General Information
This beautiful fruit can also be used as a vegetable. Attractive in appearance, it needs to be cooked before eaten. Either sweeten heavily with sugar when preparing as a dessert, or season generously with lime juice, mint, or other strong flavors to help “cut” ifs bitter/tart flavor. Tamarillos make good chutneys and salsas. Contains vitamins A and C.
History
Though tamarillos are unknown in the wild state, cultivated varieties are native to the Andes mountains of Peru. The tamarillo has been cultivated on Peruvian mountainsides since pre-Colombian times. It is grown on a small scale from Chile to Venezuela.
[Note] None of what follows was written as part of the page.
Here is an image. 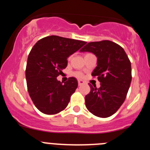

On the Colombian and Ecuadorian uplands, it is found in every city from Bogotá to Quito. Regardless of its widespread cultivation throughout the subtropics, it is still considered a garden variety fruit and has yet to be heavily exploited on a commercial level. Tamarillo trees are generally propagated from seed and are self-compatible, requiring no pollination, though bee-pollinated flowers improves fruit production. Fruits form from branches in clusters and prolific production occurs on trees year-round, thus fruits do not mature simultaneously and multiple harvests are required unless trees are pruned to prevent constant production. One single tree can produce an average of forty pounds of tamarillo per year. This does not guarantee consistent fruit quality or flavor and only through continued horticultural research can variables such as shape, color and sugar:acid ratios be improved.